>> Start Exercise input

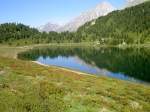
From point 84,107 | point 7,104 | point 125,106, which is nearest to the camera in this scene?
point 7,104

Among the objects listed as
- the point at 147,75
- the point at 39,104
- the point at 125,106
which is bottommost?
the point at 147,75

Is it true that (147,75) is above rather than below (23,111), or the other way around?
below

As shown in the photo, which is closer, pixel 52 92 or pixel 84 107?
pixel 84 107

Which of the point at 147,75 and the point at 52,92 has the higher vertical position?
the point at 52,92

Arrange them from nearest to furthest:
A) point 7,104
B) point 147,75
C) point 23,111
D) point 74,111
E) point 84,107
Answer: point 23,111
point 7,104
point 74,111
point 84,107
point 147,75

>> End Exercise input

[Work to do]
From the records, pick out every line that contains the string "pixel" and copy each one unchanged.

[Exercise response]
As shown in the photo, which is closer, pixel 52 92 or pixel 84 107?
pixel 84 107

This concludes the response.